[start Document excerpt]

The goal of this tutorial is to show how to efficiently program in the C Programming Language as both required
courses, COMP 206 and COMP 310, use the language without proper introduction to tooling. It is suggested, but
not required, to learn a proper console-based text editor (e.g. vim
or emacs
) so you
can both code and use the tools in the same terminal.
Probably one of the most crucial aspect of efficiently coding (in any language), but also the one I do not want to elaborate about: adopting a consistent coding style. Inconsistent code is hard to read and write, which invariably leads to a higher bugs count, which translate to more time wasted on debugging. No respectable company will tolerate a bad coding style, so better start now.
If you do not know what style you should adopt, I suggest a coding style that survived 30 years in a codebase of more than 10 millions lines of code. The Linux Kernel Coding Style should scale well for all your C projects.
The 2 main compilers available on CS systems are gcc
and clang
which conveniently have
almost the same interface. This mean the option that will be discussed can be applied to both compilers. It is
good practice to make sure your code compiles fine on more than one compiler as different compilers might
generate complementary warnings.

[end Document excerpt]
[start Given material]

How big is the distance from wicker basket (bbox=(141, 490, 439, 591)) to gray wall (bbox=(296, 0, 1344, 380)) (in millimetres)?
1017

[end Given material]

▸ Parts of the exercise:
A: Translate this sentence from the C programming tutorial into Spanish: "No respectable company will tolerate a bad coding style, so better start now."
B: According to the C programming tutorial, which two compilers are available on CS systems?
C: Rewrite the stretch of the C programming tutorial from "If you do not" through "generate complementary warnings.", swapping "warnings" for "diagnostics".

▸ Task responses:
A: Ninguna empresa respetable tolerará un mal estilo de programación, así que más vale empezar ahora.

B: gcc and clang

C:
If you do not know what style you should adopt, I suggest a coding style that survived 30 years in a codebase of more than 10 millions lines of code. The Linux Kernel Coding Style should scale well for all your C projects.
The 2 main compilers available on CS systems are gcc
and clang
which conveniently have
almost the same interface. This mean the option that will be discussed can be applied to both compilers. It is
good practice to make sure your code compiles fine on more than one compiler as different compilers might
generate complementary diagnostics.